WHAT THE TASK ASKS — Nothing other than the lines from the one containing "order: Rodentia" through the last line of the data below should be output, each reproduced exactly.

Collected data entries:
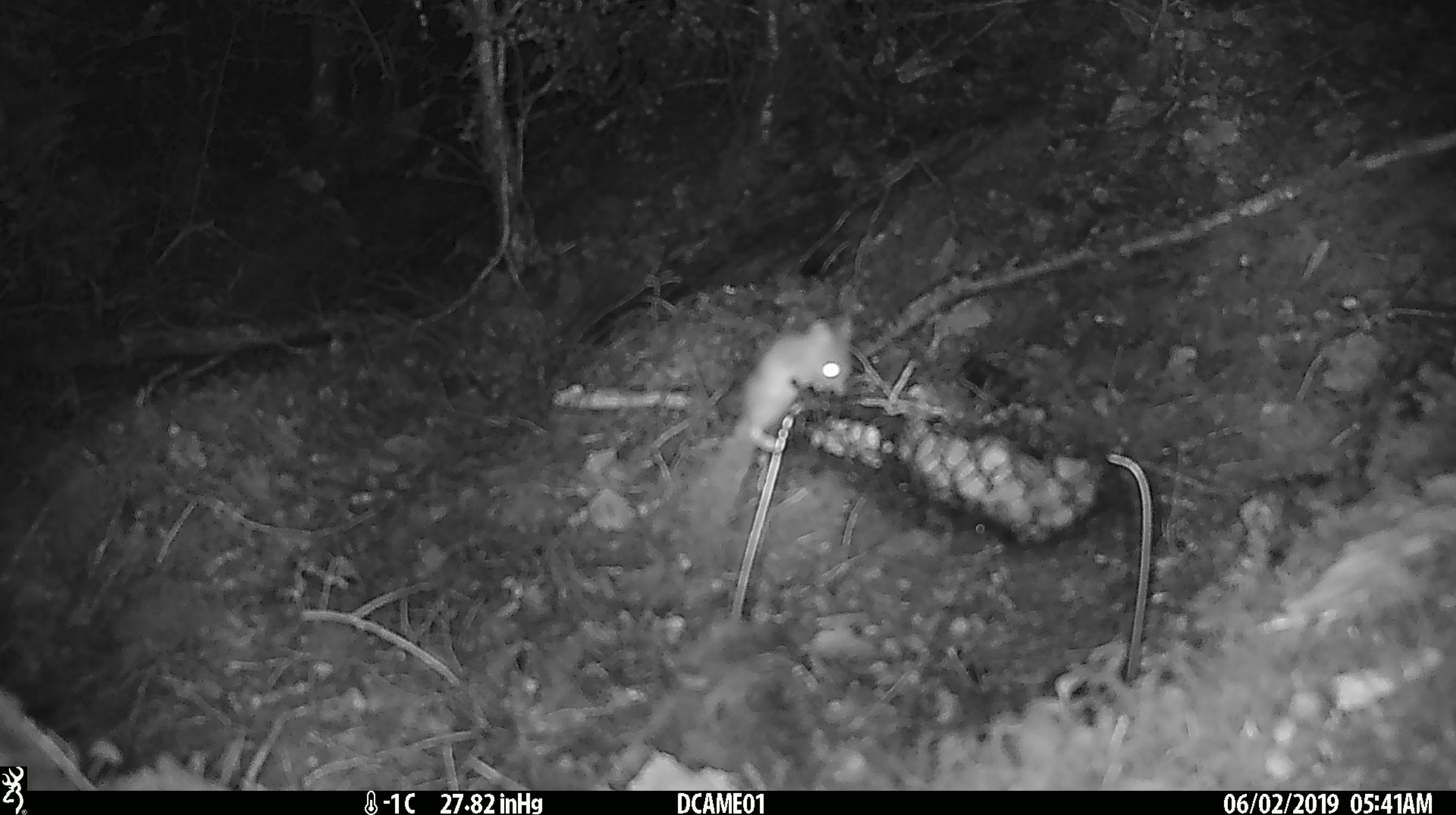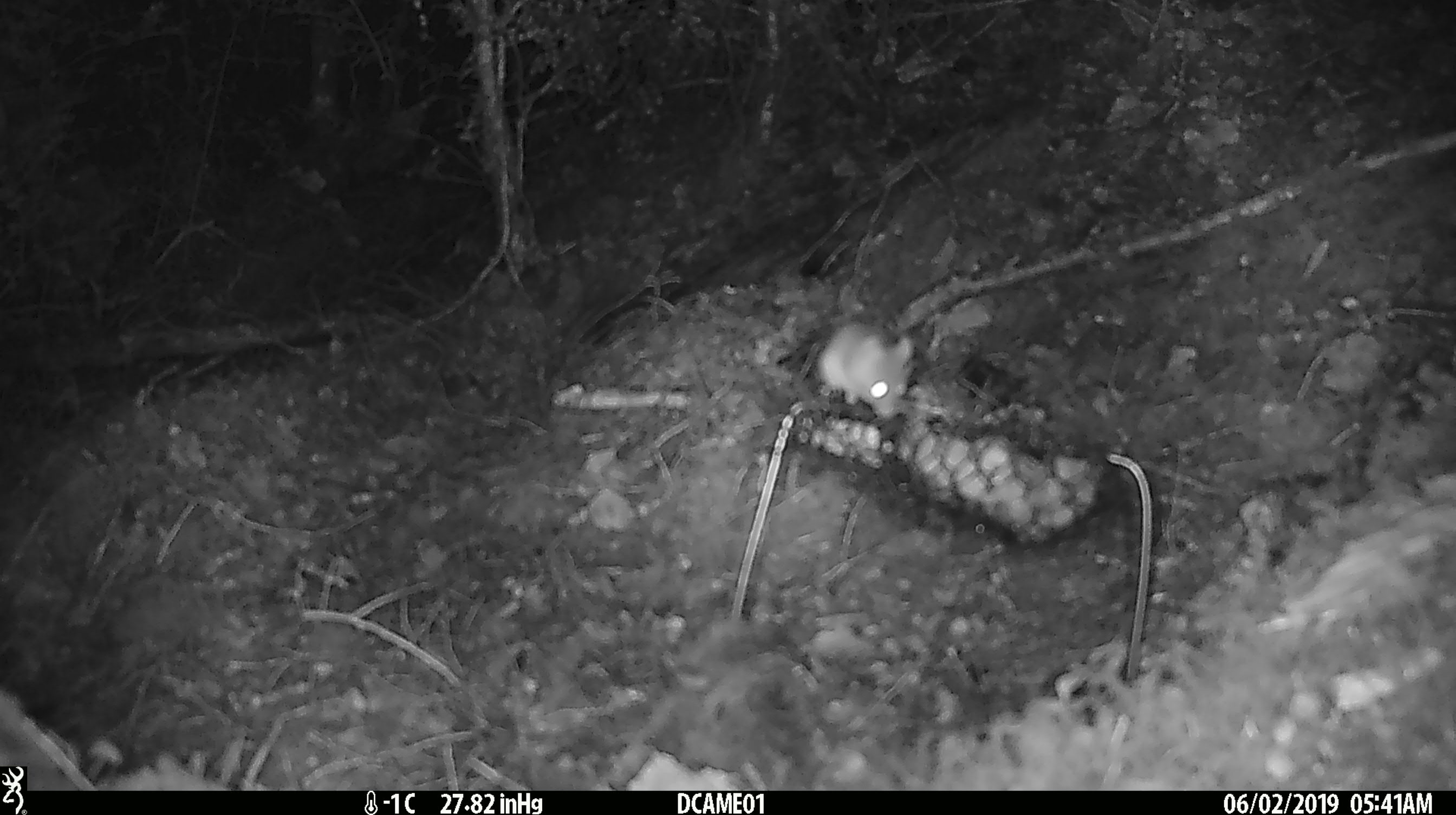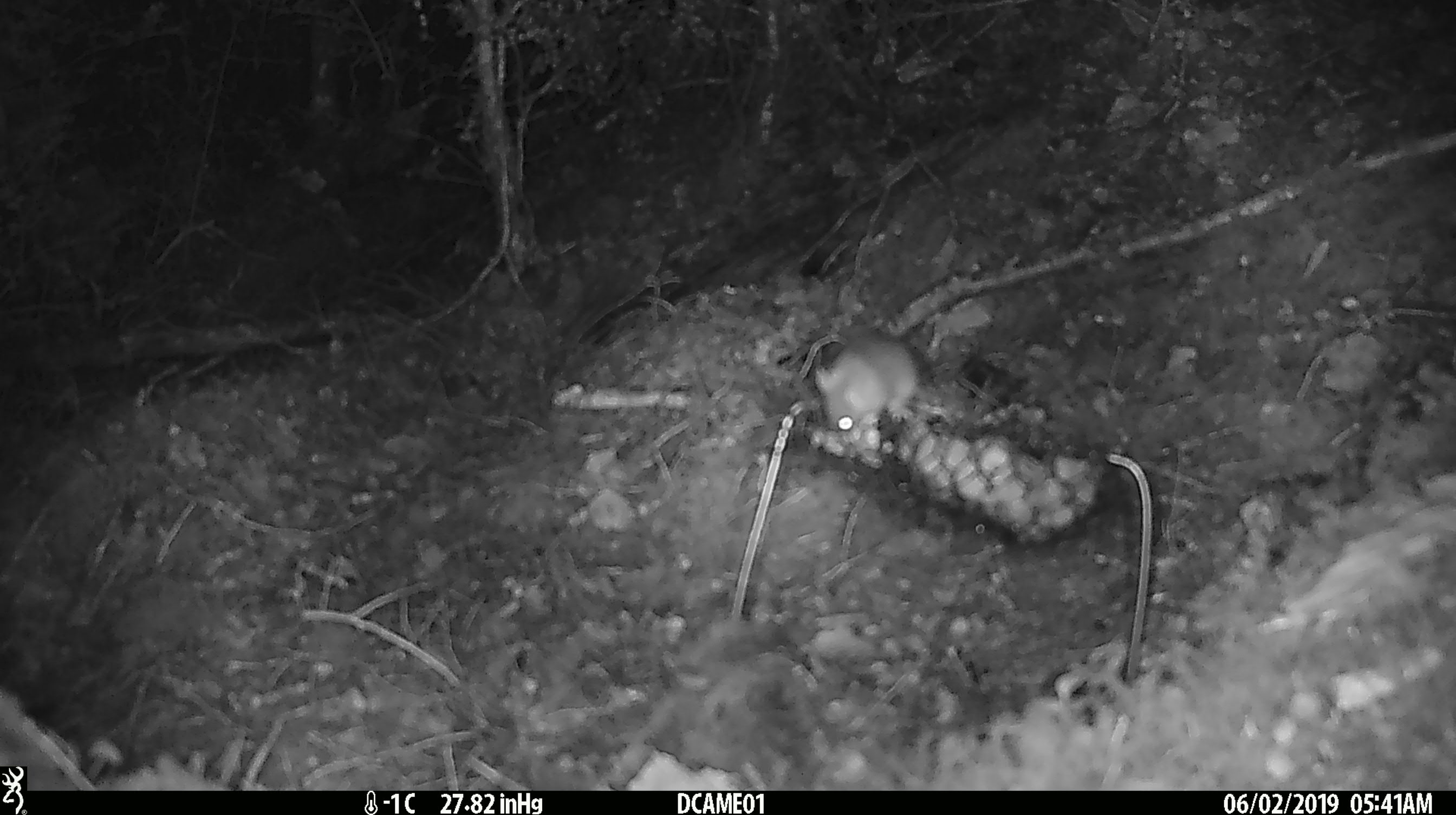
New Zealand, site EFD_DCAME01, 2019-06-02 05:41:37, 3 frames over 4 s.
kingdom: Animalia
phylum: Chordata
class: Mammalia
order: Rodentia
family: Muridae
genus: Mus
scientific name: Mus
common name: mouse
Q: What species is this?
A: Mouse (Mus).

WRITTEN SOLUTION —
order: Rodentia
family: Muridae
genus: Mus
scientific name: Mus
common name: mouse
Q: What species is this?
A: Mouse (Mus).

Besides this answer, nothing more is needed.